**Short exercise**
Return the rows that begin with the line containing "From this scene" and end with the line containing "19.8 inches", both included, reproducing each line verbatim.

## Begin Data to process

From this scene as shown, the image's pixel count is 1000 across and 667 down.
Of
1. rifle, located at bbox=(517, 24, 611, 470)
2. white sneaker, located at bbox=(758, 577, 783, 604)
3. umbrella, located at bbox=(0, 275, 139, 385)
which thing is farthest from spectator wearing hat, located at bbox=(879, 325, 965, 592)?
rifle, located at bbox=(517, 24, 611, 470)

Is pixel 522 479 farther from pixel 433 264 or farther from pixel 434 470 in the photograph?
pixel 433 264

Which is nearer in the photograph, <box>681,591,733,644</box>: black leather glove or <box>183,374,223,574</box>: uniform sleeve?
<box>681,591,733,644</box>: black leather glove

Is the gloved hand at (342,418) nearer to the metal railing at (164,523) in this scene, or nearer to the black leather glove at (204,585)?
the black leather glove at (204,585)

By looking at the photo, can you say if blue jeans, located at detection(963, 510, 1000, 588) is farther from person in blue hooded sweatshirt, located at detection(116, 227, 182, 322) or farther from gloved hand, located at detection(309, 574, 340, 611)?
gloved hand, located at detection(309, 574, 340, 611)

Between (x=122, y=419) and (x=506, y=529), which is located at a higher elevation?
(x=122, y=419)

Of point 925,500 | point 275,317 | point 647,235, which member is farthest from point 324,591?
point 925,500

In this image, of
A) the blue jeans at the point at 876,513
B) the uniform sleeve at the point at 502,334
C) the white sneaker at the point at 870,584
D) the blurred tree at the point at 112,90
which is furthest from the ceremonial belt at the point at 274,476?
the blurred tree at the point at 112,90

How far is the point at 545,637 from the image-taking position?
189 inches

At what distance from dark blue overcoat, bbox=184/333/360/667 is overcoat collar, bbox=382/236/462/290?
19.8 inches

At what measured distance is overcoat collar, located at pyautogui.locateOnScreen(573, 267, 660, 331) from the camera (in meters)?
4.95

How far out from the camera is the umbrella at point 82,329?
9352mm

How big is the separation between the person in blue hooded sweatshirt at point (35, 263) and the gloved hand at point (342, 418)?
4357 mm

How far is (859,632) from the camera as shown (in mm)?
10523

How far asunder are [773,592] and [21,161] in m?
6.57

## End Data to process
## Begin Data to process

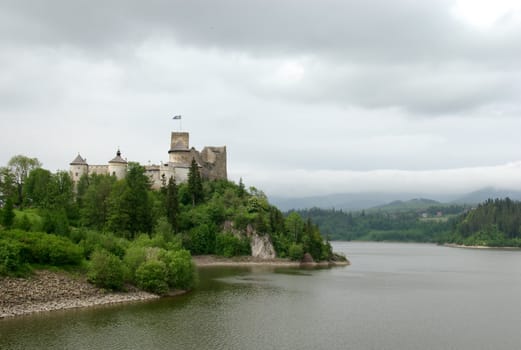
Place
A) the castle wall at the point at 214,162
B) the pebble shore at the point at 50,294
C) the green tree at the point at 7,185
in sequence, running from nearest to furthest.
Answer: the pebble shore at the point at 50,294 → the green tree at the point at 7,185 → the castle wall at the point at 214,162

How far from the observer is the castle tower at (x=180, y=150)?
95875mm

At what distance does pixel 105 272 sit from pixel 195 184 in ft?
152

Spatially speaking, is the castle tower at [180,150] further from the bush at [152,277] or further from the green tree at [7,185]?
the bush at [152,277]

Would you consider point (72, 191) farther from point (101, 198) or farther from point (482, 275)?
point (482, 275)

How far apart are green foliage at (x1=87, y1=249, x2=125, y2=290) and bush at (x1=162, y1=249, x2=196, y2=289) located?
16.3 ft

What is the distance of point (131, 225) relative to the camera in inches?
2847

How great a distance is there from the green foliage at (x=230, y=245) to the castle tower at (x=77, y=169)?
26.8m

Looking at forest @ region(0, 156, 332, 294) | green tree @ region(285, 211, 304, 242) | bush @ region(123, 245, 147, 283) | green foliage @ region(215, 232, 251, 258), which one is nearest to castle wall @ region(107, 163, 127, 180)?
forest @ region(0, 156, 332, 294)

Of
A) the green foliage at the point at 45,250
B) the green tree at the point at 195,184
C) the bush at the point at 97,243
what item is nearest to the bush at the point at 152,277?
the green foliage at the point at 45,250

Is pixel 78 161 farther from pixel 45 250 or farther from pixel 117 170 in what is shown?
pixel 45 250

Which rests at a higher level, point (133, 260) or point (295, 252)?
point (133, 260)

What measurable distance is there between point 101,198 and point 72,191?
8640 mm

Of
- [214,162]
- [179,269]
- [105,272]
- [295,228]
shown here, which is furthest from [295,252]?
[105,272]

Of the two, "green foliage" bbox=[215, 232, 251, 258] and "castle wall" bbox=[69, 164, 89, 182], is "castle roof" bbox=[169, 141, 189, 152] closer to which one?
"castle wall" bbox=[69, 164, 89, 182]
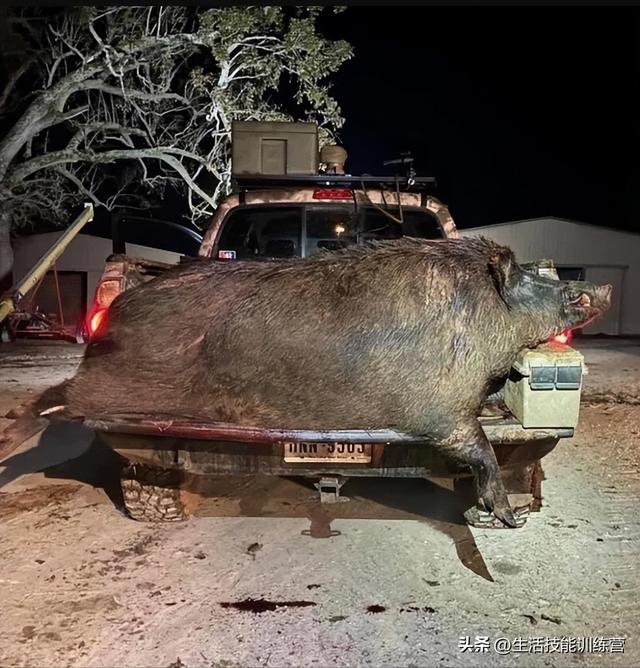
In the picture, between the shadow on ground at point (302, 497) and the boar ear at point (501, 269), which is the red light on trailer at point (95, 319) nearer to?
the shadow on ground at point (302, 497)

## End Data to process

**Response for this exercise**
From this scene as shown, the image's pixel count is 1000 across and 667 down.
Of
1. rifle, located at bbox=(517, 24, 611, 470)
2. white sneaker, located at bbox=(758, 577, 783, 604)
3. umbrella, located at bbox=(0, 275, 139, 385)
which thing is farthest from spectator wearing hat, located at bbox=(879, 325, 965, 592)?
rifle, located at bbox=(517, 24, 611, 470)

Is pixel 522 479 farther from pixel 433 264 or farther from pixel 434 470 in the photograph?
pixel 433 264

Which is nearer in the photograph, <box>681,591,733,644</box>: black leather glove or <box>183,374,223,574</box>: uniform sleeve?
<box>681,591,733,644</box>: black leather glove

Is the gloved hand at (342,418) nearer to the metal railing at (164,523) in this scene, or nearer to the black leather glove at (204,585)?
the black leather glove at (204,585)

By looking at the photo, can you say if blue jeans, located at detection(963, 510, 1000, 588) is farther from person in blue hooded sweatshirt, located at detection(116, 227, 182, 322) or farther from gloved hand, located at detection(309, 574, 340, 611)?
gloved hand, located at detection(309, 574, 340, 611)

Between (x=122, y=419) and (x=506, y=529), which is located at a higher elevation?
(x=122, y=419)

Of point 925,500 | point 275,317 | point 647,235, which member is farthest from point 324,591?
point 925,500

In this image, of
A) the blue jeans at the point at 876,513
B) the uniform sleeve at the point at 502,334
C) the white sneaker at the point at 870,584
D) the blurred tree at the point at 112,90
which is furthest from the ceremonial belt at the point at 274,476?
the blurred tree at the point at 112,90

How far is the point at 545,637 from the image-taking position?
189 inches

At what distance from dark blue overcoat, bbox=184/333/360/667 is overcoat collar, bbox=382/236/462/290?
19.8 inches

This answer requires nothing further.